Speed, access and cost issues for GPT Image 1.5 users
For GPT Image 1.5, the single most practical perk is ubiquity. If you’re already a ChatGPT denizen, then of course you get the new model by default, and the Images tab reduces friction for edits and permutations. Nano Banana Pro is still available via Google’s Gemini experiences, and the free-tier limits are generous, but many users will likely stick with the tool they’re already navigating.
For teams, the choice can boil down to throughput versus polish. GPT Image 1.5 is more suitable for when you want to brainstorm or iterate on something, or create a mood board. Nano Banana Pro usually needs fewer retries for diagramming, marketing layouts, or anything requiring exact counts/positions down to 1 point.

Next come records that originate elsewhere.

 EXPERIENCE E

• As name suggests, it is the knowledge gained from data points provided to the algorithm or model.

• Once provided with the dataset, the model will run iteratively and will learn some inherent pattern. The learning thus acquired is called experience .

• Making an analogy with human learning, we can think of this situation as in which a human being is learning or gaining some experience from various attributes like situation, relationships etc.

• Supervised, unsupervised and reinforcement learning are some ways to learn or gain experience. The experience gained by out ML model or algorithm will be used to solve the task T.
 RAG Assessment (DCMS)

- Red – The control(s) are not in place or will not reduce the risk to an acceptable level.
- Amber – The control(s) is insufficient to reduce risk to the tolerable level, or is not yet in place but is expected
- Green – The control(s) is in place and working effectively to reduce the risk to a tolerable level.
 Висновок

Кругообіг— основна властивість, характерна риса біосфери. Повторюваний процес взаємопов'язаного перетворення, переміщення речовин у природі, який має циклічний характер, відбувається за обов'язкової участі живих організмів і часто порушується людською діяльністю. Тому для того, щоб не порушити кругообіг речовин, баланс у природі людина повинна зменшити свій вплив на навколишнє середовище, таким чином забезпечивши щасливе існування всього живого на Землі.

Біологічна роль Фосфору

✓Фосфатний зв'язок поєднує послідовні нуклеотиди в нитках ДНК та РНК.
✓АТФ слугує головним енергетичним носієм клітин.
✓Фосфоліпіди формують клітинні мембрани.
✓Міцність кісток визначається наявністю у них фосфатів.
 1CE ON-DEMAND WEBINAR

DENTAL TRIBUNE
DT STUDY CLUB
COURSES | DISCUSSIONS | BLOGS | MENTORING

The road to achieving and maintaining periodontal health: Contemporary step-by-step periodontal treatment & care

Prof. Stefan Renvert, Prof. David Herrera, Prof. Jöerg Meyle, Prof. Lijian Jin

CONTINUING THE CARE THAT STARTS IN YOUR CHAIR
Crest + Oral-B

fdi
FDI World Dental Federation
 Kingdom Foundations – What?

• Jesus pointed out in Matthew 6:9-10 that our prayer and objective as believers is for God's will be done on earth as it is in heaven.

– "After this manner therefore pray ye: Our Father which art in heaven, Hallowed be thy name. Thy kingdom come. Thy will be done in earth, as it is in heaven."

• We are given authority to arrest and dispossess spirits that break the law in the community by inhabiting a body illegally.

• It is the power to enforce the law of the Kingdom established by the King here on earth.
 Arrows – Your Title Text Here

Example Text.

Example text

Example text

Bottom line: which image model should you use today?
GPT Image 1.5 is the biggest image upgrade ChatGPT has received — it’s in general snappier, cleaner, and more attentive to prompts.
If ChatGPT is your go-to car, this is a no-brainer “get in and use it now.” But for work that’s precision-heavy, where typography and panel counts and spatial logic can’t slip, Nano Banana Pro will still provide the more reliable output. It’s tight, but the front-runner is still the front-runner — for now.